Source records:
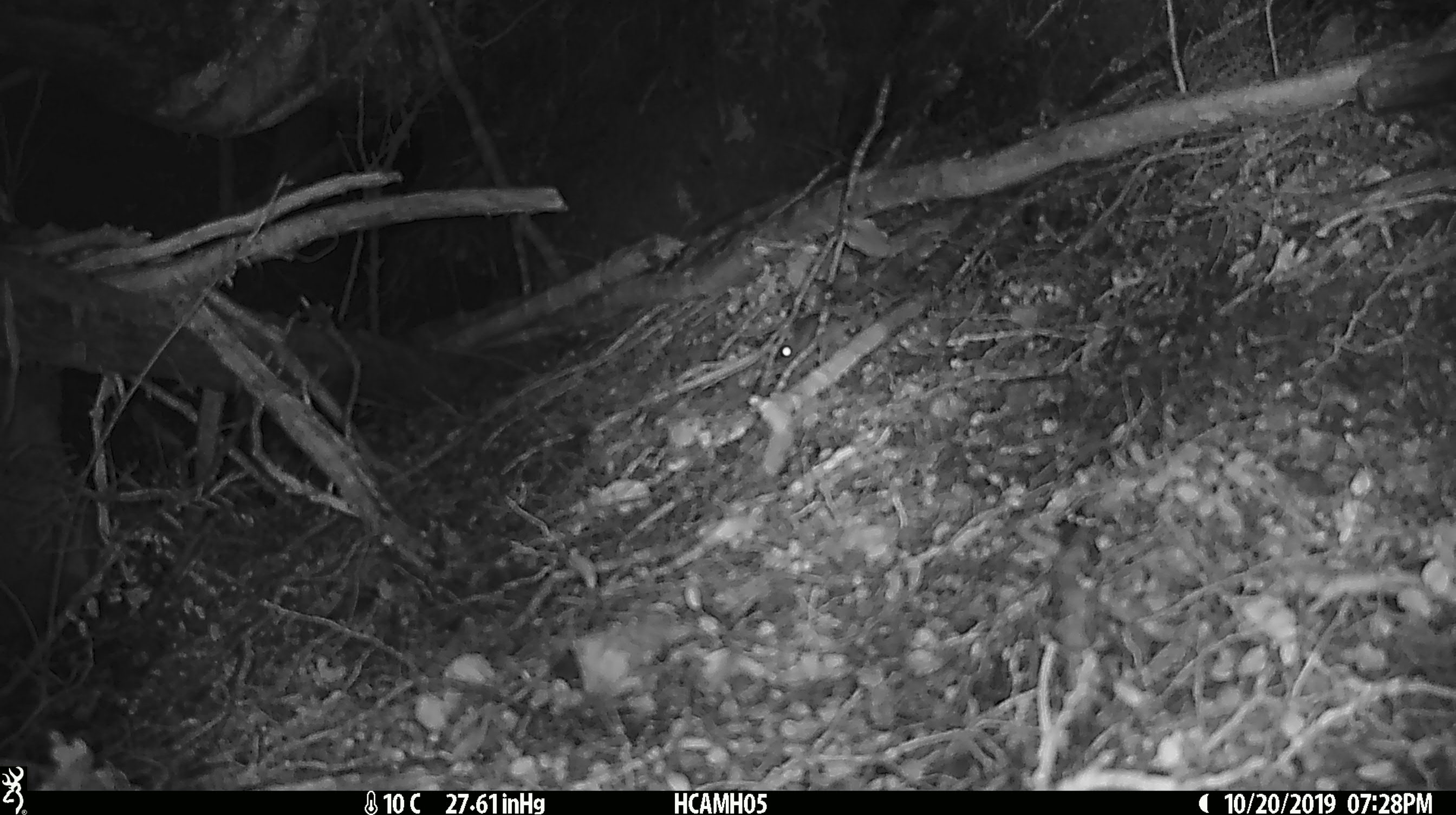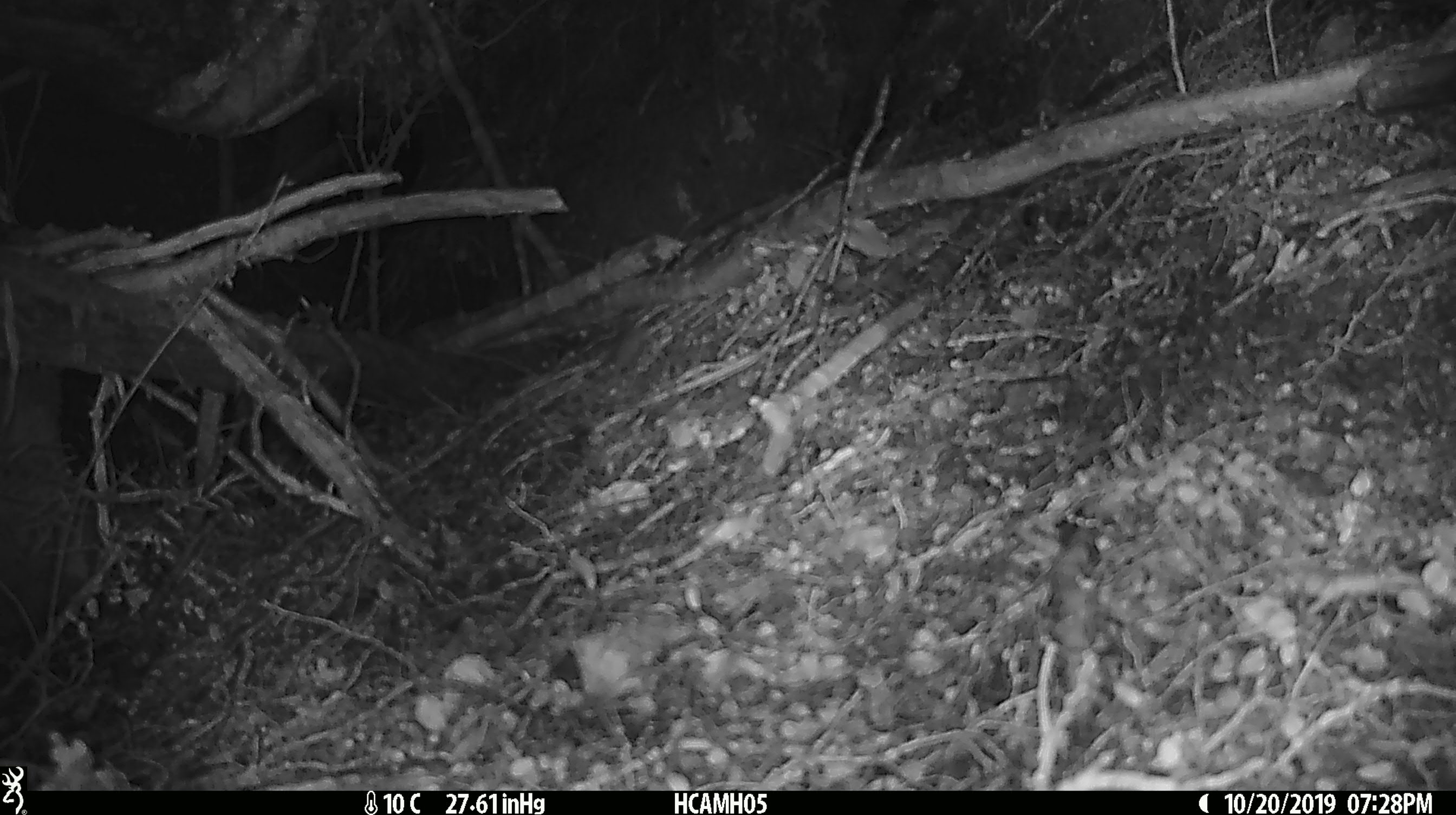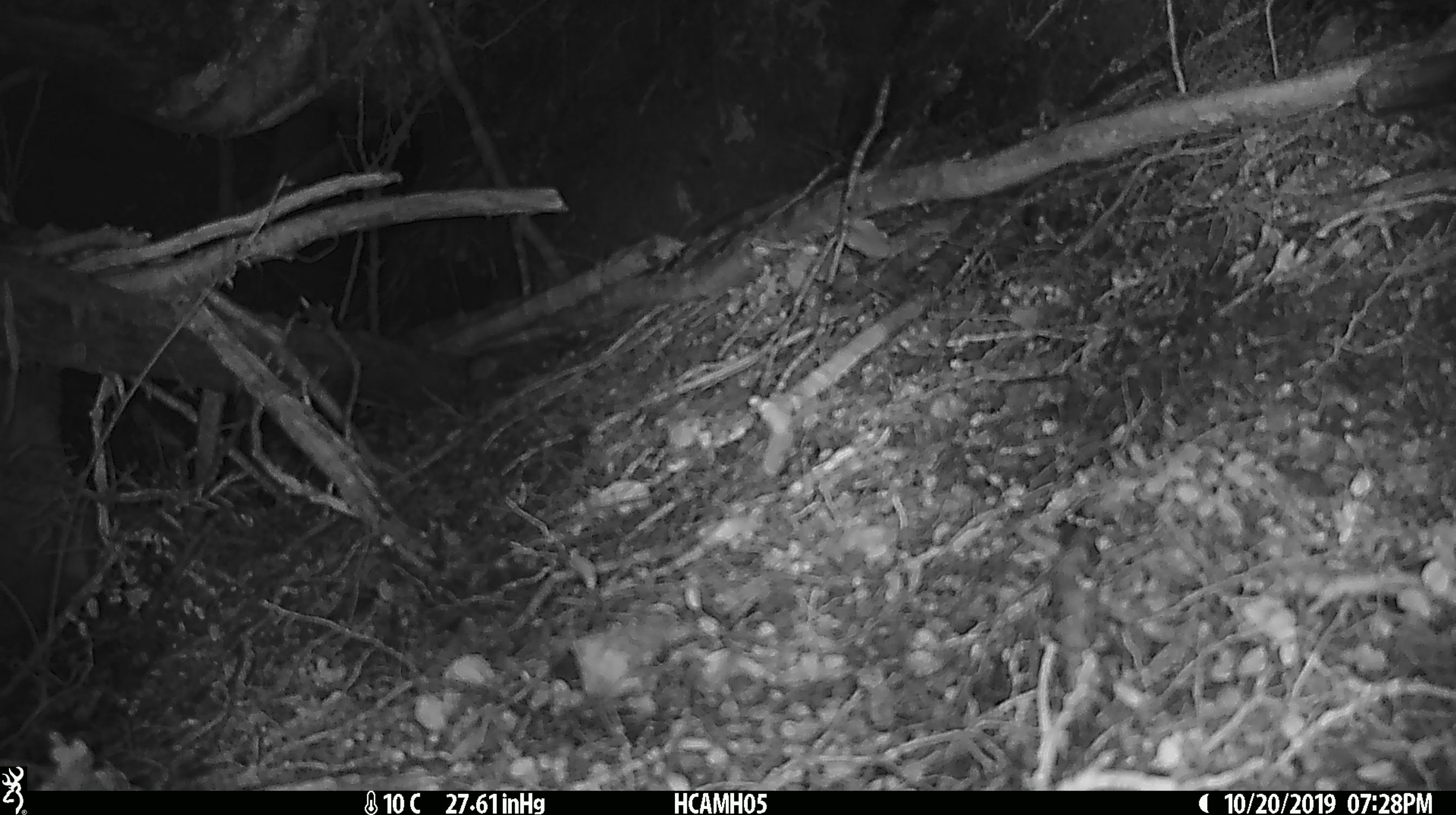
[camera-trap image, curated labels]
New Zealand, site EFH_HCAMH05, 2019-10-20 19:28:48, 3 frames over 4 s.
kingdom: Animalia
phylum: Chordata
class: Mammalia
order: Rodentia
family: Muridae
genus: Mus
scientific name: Mus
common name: mouse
Mouse (Mus).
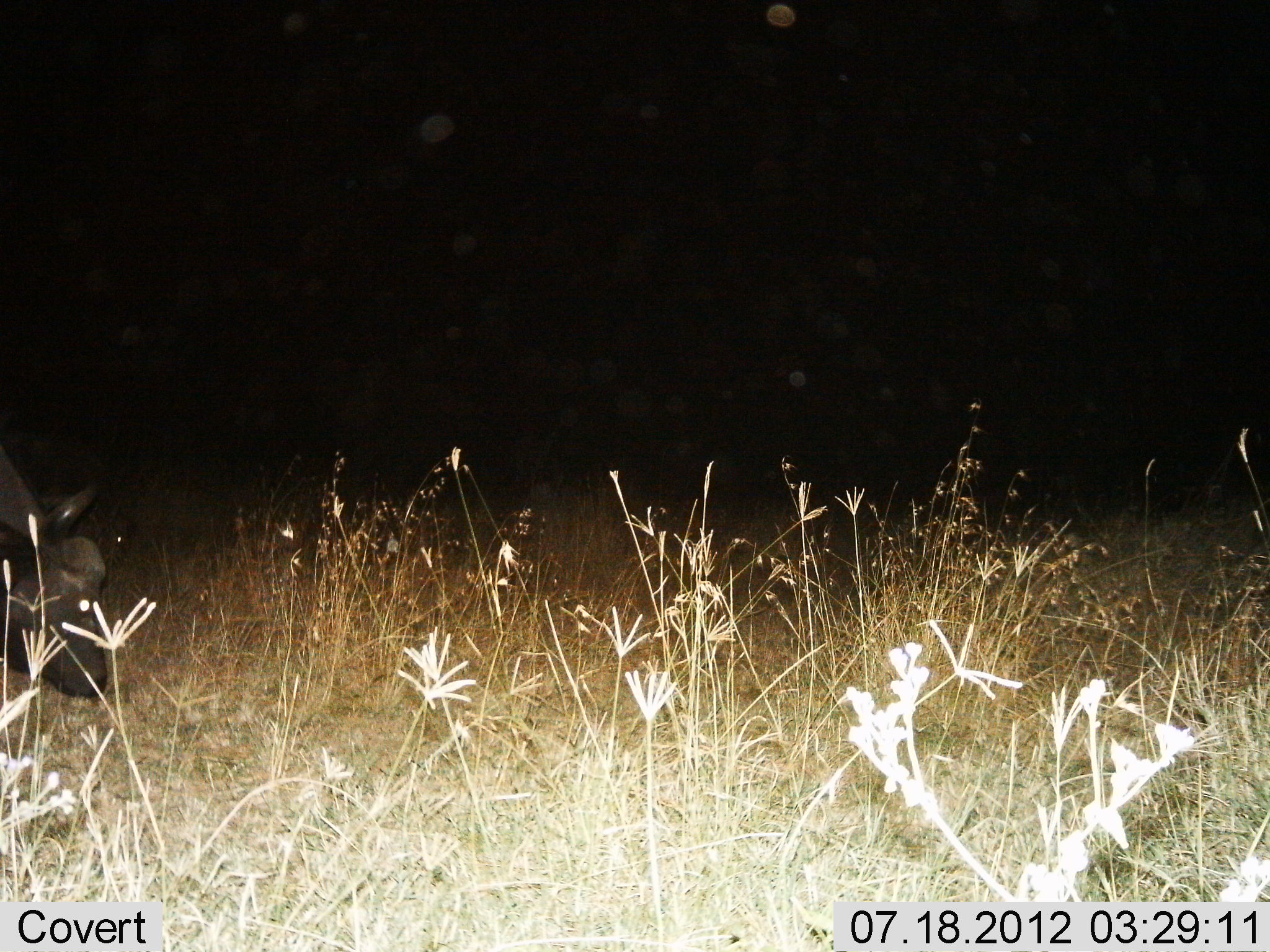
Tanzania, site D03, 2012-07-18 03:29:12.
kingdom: Animalia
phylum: Chordata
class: Mammalia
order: Artiodactyla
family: Bovidae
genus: Syncerus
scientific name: Syncerus caffer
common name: cape buffalo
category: buffalo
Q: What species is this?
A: Buffalo (cape buffalo) (Syncerus caffer).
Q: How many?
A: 1.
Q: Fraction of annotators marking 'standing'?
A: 55%.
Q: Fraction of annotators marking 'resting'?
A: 0%.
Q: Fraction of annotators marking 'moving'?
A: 9%.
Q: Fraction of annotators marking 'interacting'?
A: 0%.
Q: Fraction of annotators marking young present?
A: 0%.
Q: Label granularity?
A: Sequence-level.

__Your instructions__. Copy all the entries word for word. Omit any pictures.

__Result for this task__.
[camera-trap image, curated labels]
New Zealand, site EFH_HCAMH05, 2019-10-20 19:28:48, 3 frames over 4 s.
kingdom: Animalia
phylum: Chordata
class: Mammalia
order: Rodentia
family: Muridae
genus: Mus
scientific name: Mus
common name: mouse
Mouse (Mus).
Tanzania, site D03, 2012-07-18 03:29:12.
kingdom: Animalia
phylum: Chordata
class: Mammalia
order: Artiodactyla
family: Bovidae
genus: Syncerus
scientific name: Syncerus caffer
common name: cape buffalo
category: buffalo
Q: What species is this?
A: Buffalo (cape buffalo) (Syncerus caffer).
Q: How many?
A: 1.
Q: Fraction of annotators marking 'standing'?
A: 55%.
Q: Fraction of annotators marking 'resting'?
A: 0%.
Q: Fraction of annotators marking 'moving'?
A: 9%.
Q: Fraction of annotators marking 'interacting'?
A: 0%.
Q: Fraction of annotators marking young present?
A: 0%.
Q: Label granularity?
A: Sequence-level.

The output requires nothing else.